In London the FTSE 100 added 11 points (+0.2%) to settle at 5779, whilst the CAC (+0.7%) and DAX (+0.2%) also gained ground. Stateside, the Dow Jones added 72 points (+0.5%) to settle at 13486, whilst the S&P (+1%) and NASDAQ (+1.4%) enjoyed even stronger gains.
Initial jobless claims dropped by 23,000 to 359,000, significantly more than the 4,000 drop that had been expected. The final read on second-quarter gross domestic product showed growth of 1.3%, weaker than an expected 1.7%.
August durable goods tumbled 13.2%, much more than the 5% drop expected. Pending home sales fell 2.6% in August, compared with expectations for flat growth, due to a shortage of lower-priced inventory in most of the country.
The euro strengthened against the US dollar after Spain announced its fifth austerity package, adding to speculation that it will meet the requirements for a European financial bailout to contain its debt crisis.
Gold climbed to a record priced in euros and Swiss francs on concern that central banks’ moves to boost economies will devalue currencies, spurring demand for the metal as an alternative investment.

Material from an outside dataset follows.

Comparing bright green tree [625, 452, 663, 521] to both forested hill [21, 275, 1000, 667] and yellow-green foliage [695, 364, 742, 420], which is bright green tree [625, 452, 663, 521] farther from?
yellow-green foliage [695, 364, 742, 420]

Oil advanced the most in eight weeks on the possibility China’s government will bolster stimulus efforts and as Spain approved a 2013 austerity budget.
Crude oil for November delivery rose $1.87 to settle at $91.85 a barrel on the NYMEX, the biggest gain since 3 August. Today’s session will bring us data in the form of private sector credit, at 11:30am, AEST.